The phone rings, interrupting his thoughts, it is Maria: "How is it going, where are you, is everything OK?" "Yes, everything is fine here. I'm just about to take the exit at Tébar, have my break and treat myself to a delicious coffee." "Great. Venga!" And with that she has already hung up, the lively forwarding agent and grandmother several times over.

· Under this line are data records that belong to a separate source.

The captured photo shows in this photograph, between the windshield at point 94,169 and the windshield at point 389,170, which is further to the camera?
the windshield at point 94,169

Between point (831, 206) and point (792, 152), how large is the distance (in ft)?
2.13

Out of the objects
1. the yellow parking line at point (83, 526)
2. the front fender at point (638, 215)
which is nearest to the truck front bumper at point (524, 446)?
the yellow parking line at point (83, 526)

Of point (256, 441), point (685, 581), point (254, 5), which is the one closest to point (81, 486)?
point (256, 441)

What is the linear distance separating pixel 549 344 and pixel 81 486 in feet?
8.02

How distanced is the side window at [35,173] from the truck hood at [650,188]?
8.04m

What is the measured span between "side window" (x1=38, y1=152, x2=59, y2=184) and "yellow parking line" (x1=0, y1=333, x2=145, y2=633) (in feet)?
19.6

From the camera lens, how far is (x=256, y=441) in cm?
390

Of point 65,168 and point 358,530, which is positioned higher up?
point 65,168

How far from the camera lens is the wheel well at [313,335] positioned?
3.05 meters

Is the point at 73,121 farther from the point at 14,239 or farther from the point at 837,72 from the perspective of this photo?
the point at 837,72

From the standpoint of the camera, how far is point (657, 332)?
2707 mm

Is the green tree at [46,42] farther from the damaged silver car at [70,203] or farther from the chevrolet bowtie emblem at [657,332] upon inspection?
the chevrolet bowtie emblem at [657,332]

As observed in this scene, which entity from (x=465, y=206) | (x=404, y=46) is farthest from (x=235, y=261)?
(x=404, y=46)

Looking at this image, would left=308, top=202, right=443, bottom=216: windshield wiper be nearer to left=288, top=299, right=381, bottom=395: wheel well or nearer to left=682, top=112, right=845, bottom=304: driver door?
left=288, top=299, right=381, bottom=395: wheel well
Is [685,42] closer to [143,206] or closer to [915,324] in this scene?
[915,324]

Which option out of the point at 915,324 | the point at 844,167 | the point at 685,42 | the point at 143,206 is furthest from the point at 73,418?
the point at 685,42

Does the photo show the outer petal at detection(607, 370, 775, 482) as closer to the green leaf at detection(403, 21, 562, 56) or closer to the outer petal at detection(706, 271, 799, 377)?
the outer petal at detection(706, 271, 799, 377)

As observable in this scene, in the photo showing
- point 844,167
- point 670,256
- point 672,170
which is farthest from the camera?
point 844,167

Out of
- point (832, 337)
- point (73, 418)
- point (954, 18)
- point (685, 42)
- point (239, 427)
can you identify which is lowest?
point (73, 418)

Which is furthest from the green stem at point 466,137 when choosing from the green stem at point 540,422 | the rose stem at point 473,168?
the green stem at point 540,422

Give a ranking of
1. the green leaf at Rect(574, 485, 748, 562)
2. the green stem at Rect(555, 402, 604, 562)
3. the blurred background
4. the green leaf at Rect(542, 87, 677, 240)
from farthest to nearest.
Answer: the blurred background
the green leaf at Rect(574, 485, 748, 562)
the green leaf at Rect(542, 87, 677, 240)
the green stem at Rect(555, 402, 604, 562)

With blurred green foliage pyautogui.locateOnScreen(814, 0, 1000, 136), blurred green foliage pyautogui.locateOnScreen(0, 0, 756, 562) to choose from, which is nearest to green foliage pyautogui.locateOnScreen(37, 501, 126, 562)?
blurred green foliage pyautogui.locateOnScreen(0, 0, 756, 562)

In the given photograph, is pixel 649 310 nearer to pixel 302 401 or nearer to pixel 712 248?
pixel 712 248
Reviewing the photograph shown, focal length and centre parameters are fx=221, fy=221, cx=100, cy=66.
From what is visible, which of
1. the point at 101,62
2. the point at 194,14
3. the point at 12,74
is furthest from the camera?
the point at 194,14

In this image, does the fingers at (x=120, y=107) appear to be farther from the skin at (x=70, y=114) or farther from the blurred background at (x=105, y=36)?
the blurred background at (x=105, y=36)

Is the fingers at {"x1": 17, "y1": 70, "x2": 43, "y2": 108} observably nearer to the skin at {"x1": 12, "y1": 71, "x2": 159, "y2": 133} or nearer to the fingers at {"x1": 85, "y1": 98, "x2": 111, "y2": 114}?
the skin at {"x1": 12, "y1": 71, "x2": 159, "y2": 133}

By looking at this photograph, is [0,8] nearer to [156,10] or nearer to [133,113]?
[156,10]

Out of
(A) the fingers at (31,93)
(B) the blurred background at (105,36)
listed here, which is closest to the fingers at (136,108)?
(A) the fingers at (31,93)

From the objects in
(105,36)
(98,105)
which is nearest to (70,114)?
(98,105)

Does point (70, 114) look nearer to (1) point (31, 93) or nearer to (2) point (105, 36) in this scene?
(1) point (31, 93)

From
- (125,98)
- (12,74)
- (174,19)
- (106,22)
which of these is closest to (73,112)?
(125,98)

Juan Manuel indicates and drives onto the Autovía del Este towards
Valencia. The high-pitched whistling from the turbocharger shows that
the Actros is having to work really hard again - there are
considerable inclines on the way to the Mediterranean and the warning
signs are flashing: "Precaution – Rachas de Viento"; strong
winds suddenly shake the cab. Good that it is time for a break
"Olive oil is a blessing - extremely delicious and it keeps us in work."
– Actros driver Juan Manuel Espinosa
The gusts of wind are a distant memory the following morning. Lead grey and virtually motionless, the Mediterranean lies to the right of the motorway. Good news: this means a quiet crossing. In Barcelona he has to take the ferry to Genoa.
He drove as far as Tarragona last night, fully refuelled the lorry
one more time and then had a full eleven hour break. Back on the road,
it is quickly evident that he is approaching the metropolis of
Barcelona: The morning rush-hour traffic has nothing at all in common
with yesterday's motorway driving.
It doesn't matter though, as Juan Manuel has allowed enough time and in the end he waits about an hour and a half at the terminal before things gradually move towards the ferry. "It helps to be patient here," he says while waiting, grabs a cloth and cleans the floor of the cab. It is not really possible that the tiniest crumb or piece of dust could have ended up here, Juan Manuel is so careful with his vehicle. That's the way things are in the food industry, where tractor units and semitrailers compete to see which is shiniest - from the inside and the outside.